The cubicles are actually very small but I’m reassured to see there is wire-netting above and I can leave my valuables there without having to worry about theft. We have to leave by separate doors but join up again outside.
There is a large pool in the middle at 26°C and a smaller one on the far side at 36°C. The air temperature has dropped to about 21°C and the sky is now overcast. The pool is lovely and warm. A group of American teenage girls decide to try out the very cold tub next to us. Just watching them is dissuasive. The Hungarians remain stoic.
After a while, we get out and go to the larger pool. It’s feels very cold compared to the 36° and we have to swim to keep warm. We’ve soon had enough and think it’s time to go. I’m convinced the same pools must exist inside so we go searching.
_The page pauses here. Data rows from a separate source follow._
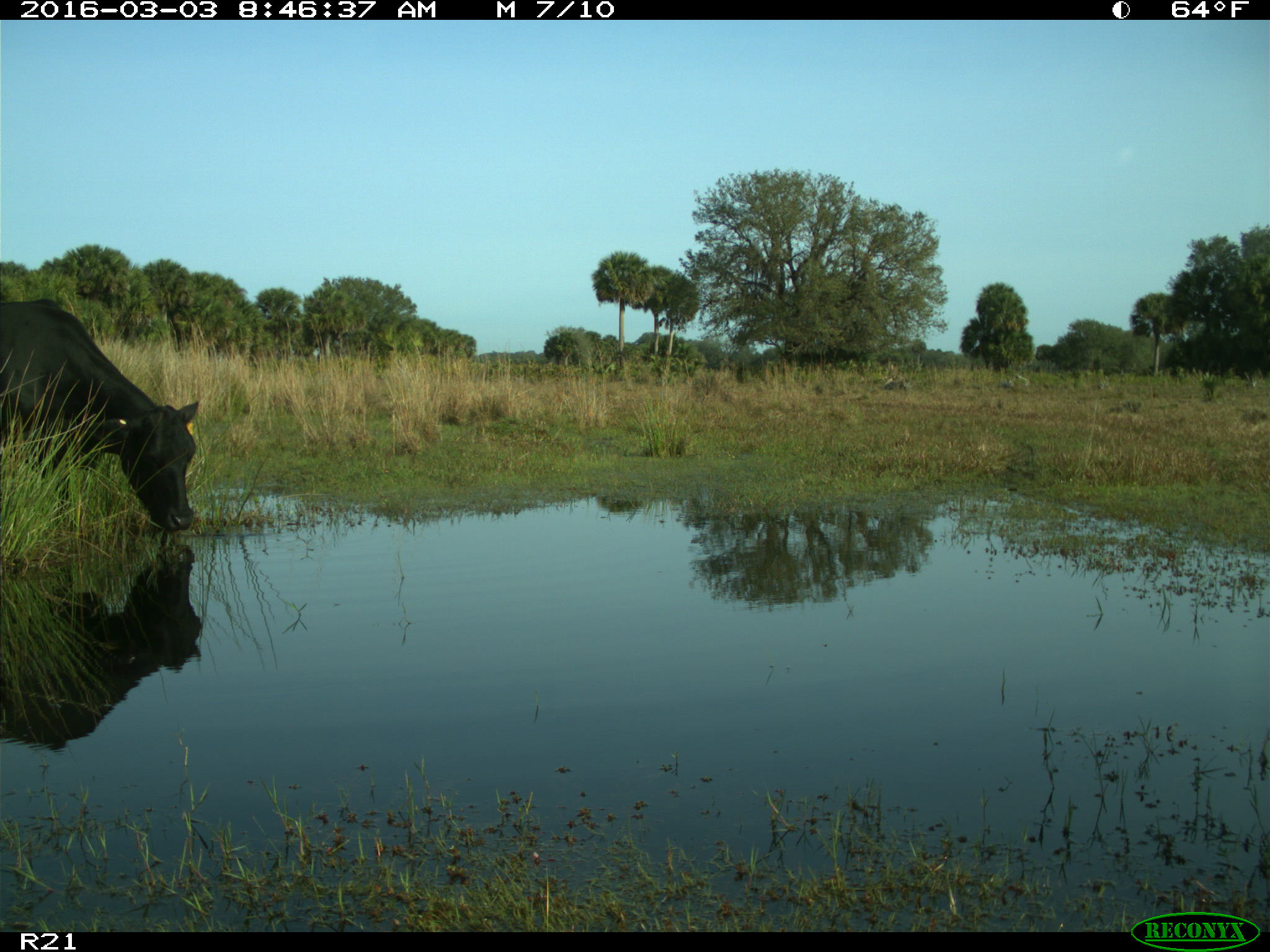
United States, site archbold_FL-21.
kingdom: Animalia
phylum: Chordata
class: Mammalia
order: Artiodactyla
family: Bovidae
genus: Bos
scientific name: Bos taurus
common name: domestic cow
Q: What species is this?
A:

And they do. A few more corridors take us to the main inside pool. This time, I wear goggles and cap so I can swim properly. I do the first length and start swimming back again. There is pratically no one in the pool. Someone grabs my arm. I eventually realise what the man is trying to tell me. You won’t believe this but the direction in which you are supposed to swim is AROUND the pool and not up and down!
There is a smaller 36° pool so we try that for a while then get out. We can’t find the showers so we go back to our cubicle and get dressed. We make it back to the car just in time.
Great big fat raindrops start falling and don’t stop for about another hour by which time we are back in our hotel, having stopped off on the way at Auchan (one of France’s most popular hypermarkets!) to buy some tokai wine, cheese, tomatoes and bread for dinner.
However, I have to say that I much preferred the wonderful spa experience we had, quite by accident, in Switzerland a couple of years ago near Lake Constance. There were ten or so baths at different temperatures with lots of whirlpools and even one with rapids. We felt really great when we finally got out.